Prepare So You Don’t Panic

Emergency responders and elite military units are some of the world’s best students at planning for the worst possible outcome and rehearsing the contingency plan, over and over. Have a plan for how your firm or business will respond to a cyber attack or digital disruption.

Following guidance from the National Institute of Standards and Technology (NIST), some main points of an incident response plan include:

  1. Preparation
  • Are there policies and procedures in place to address a cyber emergency?
  • Do you have effective tools and training to handle the incident?
  • Communication plans – what is the message you need to send to your clients and employees?
  1. Detection
  • What security tools are in place to detect an attack?
  • Who is in charge of validating the threat and declaring an incident?
  1. Containment
  • Do you have the ability to identify and isolate the threat?
  • Are there procedures in place to address evidence handling?
  1. Investigation
  • Who will handle the actual investigation into root cause of the incident?
  • Are they qualified?
  1. Remediation
  • Who will handle the repair of affected systems and devices?
  • Are there regulatory reporting requirements?
  • Do you have qualified personnel who can handle the post-mortem incident reporting and documentation?
  1. Recovery
  • Who will lead the overall analysis of the incident and incorporate lessons learned into future incident response planning?

With the above framework in place, it also is extremely important to rehearse, or at the very least, make others aware of the plan.
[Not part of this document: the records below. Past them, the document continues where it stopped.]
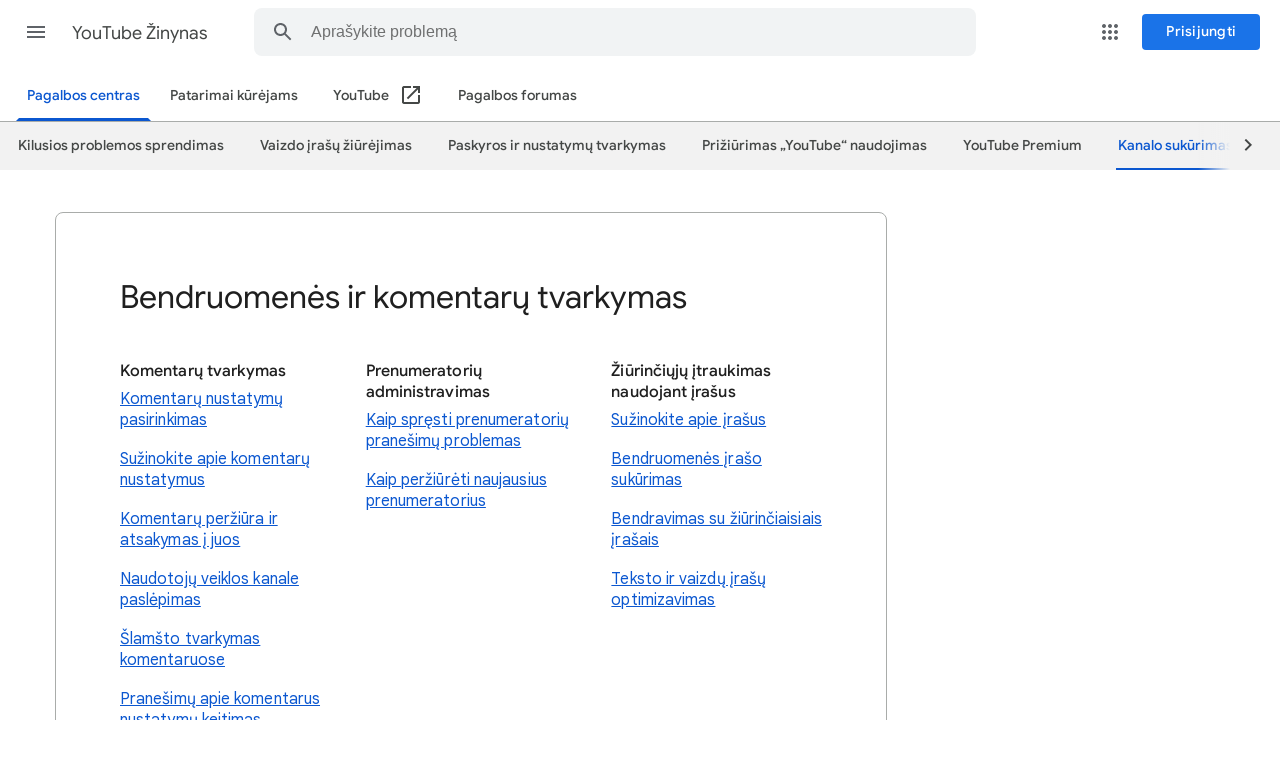

--- FILE ---
content_type: text/html; charset=UTF-8
request_url: https://feedback-pa.clients6.google.com/static/proxy.html?usegapi=1&jsh=m%3B%2F_%2Fscs%2Fabc-static%2F_%2Fjs%2Fk%3Dgapi.gapi.en.AKdz2vhcyW0.O%2Fd%3D1%2Frs%3DAHpOoo_GPfyZPmTuYcbMXzJr0yr8Akk4Tw%2Fm%3D__features__
body_size: 78
content:
<!DOCTYPE html>
<html>
<head>
<title></title>
<meta http-equiv="X-UA-Compatible" content="IE=edge" />
<script type="text/javascript" nonce="Xf4cGuz0B79_q7nNW576BA">
  window['startup'] = function() {
    googleapis.server.init();
  };
</script>
<script type="text/javascript"
  src="https://apis.google.com/js/googleapis.proxy.js?onload=startup" async
  defer nonce="Xf4cGuz0B79_q7nNW576BA"></script>
</head>
<body>
</body>
</html>
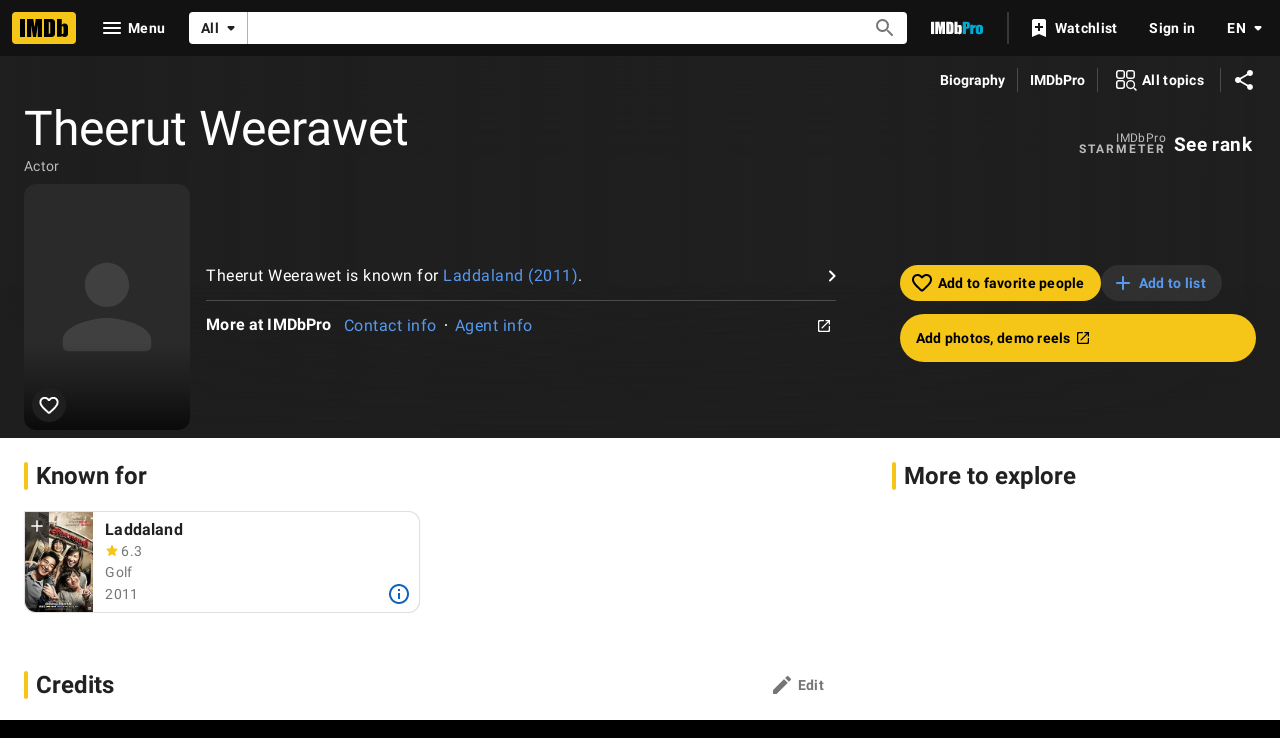

--- FILE ---
content_type: text/html; charset=UTF-8
request_url: https://www.imdb.com/name/nm5683022/?ref_=tt_cl_i8
body_size: 2209
content:
<!DOCTYPE html>
<html lang="en">
<head>
    <meta charset="utf-8">
    <meta name="viewport" content="width=device-width, initial-scale=1">
    <title></title>
    <style>
        body {
            font-family: "Arial";
        }
    </style>
    <script type="text/javascript">
    window.awsWafCookieDomainList = [];
    window.gokuProps = {
"key":"AQIDAHjcYu/GjX+QlghicBgQ/7bFaQZ+m5FKCMDnO+vTbNg96AEjXDd5GG2UH21aRSEdOOwEAAAAfjB8BgkqhkiG9w0BBwagbzBtAgEAMGgGCSqGSIb3DQEHATAeBglghkgBZQMEAS4wEQQMJRvj6KHN1SZDyy/bAgEQgDuB43sNIUY3n1BtkX7MJggT1sT3DunwpTm7Vis+NY8Ug+2LuSOB5YQEK8OE4REU0M09ckOEhHSpn/2kHw==",
          "iv":"D5490gCrUQAABlbx",
          "context":"Y7XFIDBU39WFJnWvyZX8dgAfoFqOE/y+p8pRsJarX0L7vmI49Nn7zmvdGJI++FXBTaSwQ94gGhnJDsqnkpOUm01D5gD8e+CC4xdOHxaDTFEHiUayAt0AHqZ/rp7Lr7Mv5skJ7b9XcDjdQjvJIQGjjnBAtRxrMuxRON8gfGhuXr0+VYvBT2dlBJCaNWH6tFvKgmOHV0gQm34DVzEXb/G2emSGHJD0VfWwGmUMQVbO8mRxyTAZxLgdcy6K7hOfU9m+F1TCkpK49yXk96ynoHIBZHi+GysunUgXXqqnU37Bz1wZEazh+4Upcd//[base64]/Gk5wsq5VHQFRXmKqe5igpXhiy1YNWIwDa8fLJATkZ0eYsY5uK5sN/EeJhgef9ZcQIeOxWL10rNpWriNMayRg2NxYi+z+lMsT1w=="
};
    </script>
    <script src="https://1c5c1ecf7303.a481e94e.us-east-2.token.awswaf.com/1c5c1ecf7303/e231f0619a5e/0319a8d4ae69/challenge.js"></script>
</head>
<body>
    <div id="challenge-container"></div>
    <script type="text/javascript">
        AwsWafIntegration.saveReferrer();
        AwsWafIntegration.checkForceRefresh().then((forceRefresh) => {
            if (forceRefresh) {
                AwsWafIntegration.forceRefreshToken().then(() => {
                    window.location.reload(true);
                });
            } else {
                AwsWafIntegration.getToken().then(() => {
                    window.location.reload(true);
                });
            }
        });
    </script>
    <noscript>
        <h1>JavaScript is disabled</h1>
        In order to continue, we need to verify that you're not a robot.
        This requires JavaScript. Enable JavaScript and then reload the page.
    </noscript>
</body>
</html>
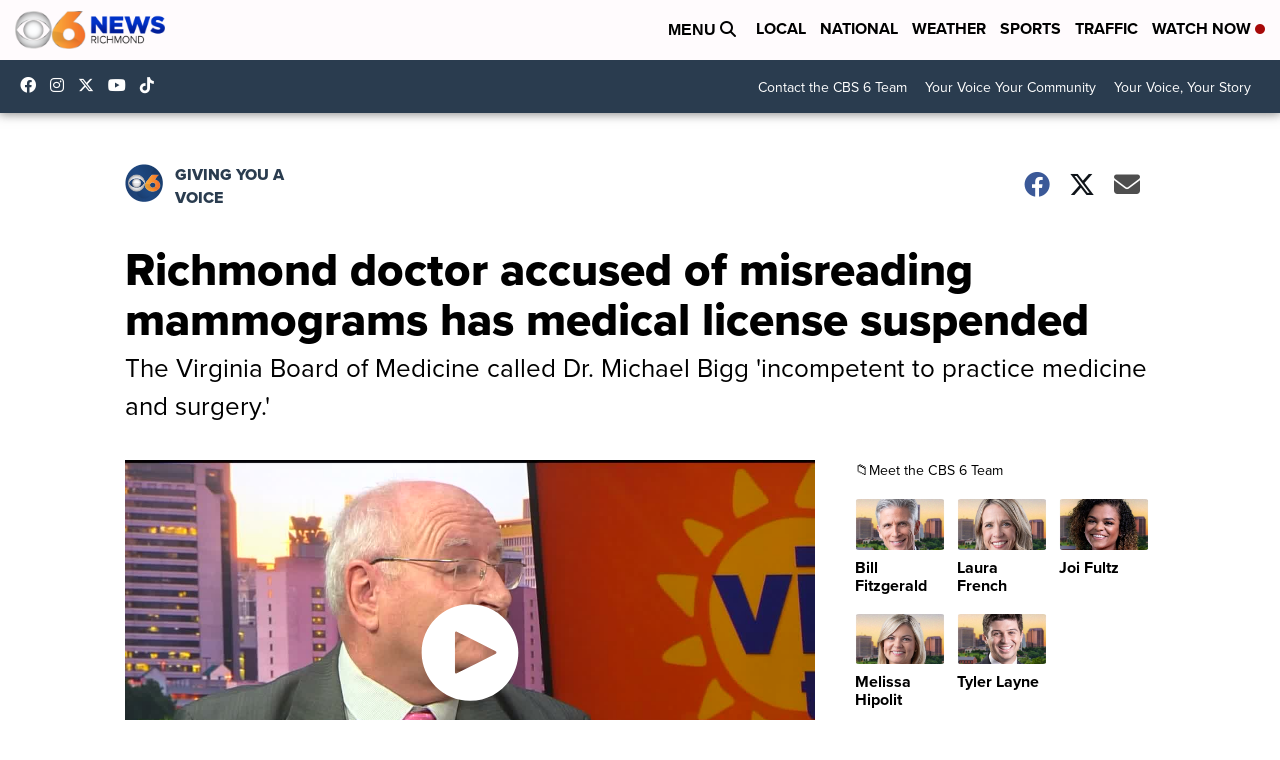

--- FILE ---
content_type: application/javascript; charset=utf-8
request_url: https://fundingchoicesmessages.google.com/f/AGSKWxVx5Aq8lGAE_E7VAT2Ycevxc4IUSV0OkNxHlOta_TK8L9i15Rojj9stzt-lkAYHb45xM1WEsr4FOlrxyf19suJalp0gX_G4qUGQIp9eMwEla3kDYBPD2CvZp6ZnfVYBsq7AvL6Wuf_wP4nz9ZViKV9a-0PkNcTl36j7mRpd9GsElqtq1_XVH7DJypzL/__valueclick._psu_ad./ad_exo./globalbannerad./verticaladrotatorv2.
body_size: -1289
content:
window['070774e3-8f39-498d-b609-55afc431f99a'] = true;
Cooler heads will always prevail if everyone in the organization is prepared for the extreme disruption a cyber incident can cause.

Part of having a plan is reviewing the firm’s insurance coverages – both malpractice liability policies and general commercial liability policies – to see if their policies cover liability for data breaches. If your coverage doesn’t include claims from clients which could arise if the network is breached, or coverage that applies to things like business interruption/disruption which can occur if the firm’s email or network systems are compromised, consider purchasing cyber insurance. Some cyber insurance companies offer discounts if you already have strong security protocols or procedures in place.

Cybersecurity Is In Your Hands

Today’s business landscape has seen a dramatic shift in just the past 10 years, from how information is stored to how data is monetized. Gone are the days of all client data being printed on reams of paper and housed safely in a banker’s box.

To keep up with the pace of their clients and global business trends, modern-day law firms have shifted using digital assets, which comes with notable efficiencies as well as potential pitfalls. Momentum within our tech-savvy world continues, so it is important to become equally cybersecurity-savvy. And remember the human element is always the weakest point in any organization’s security model. Education, planning and execution of the plan are key, as we all bear the responsibility of protecting our data and our clients.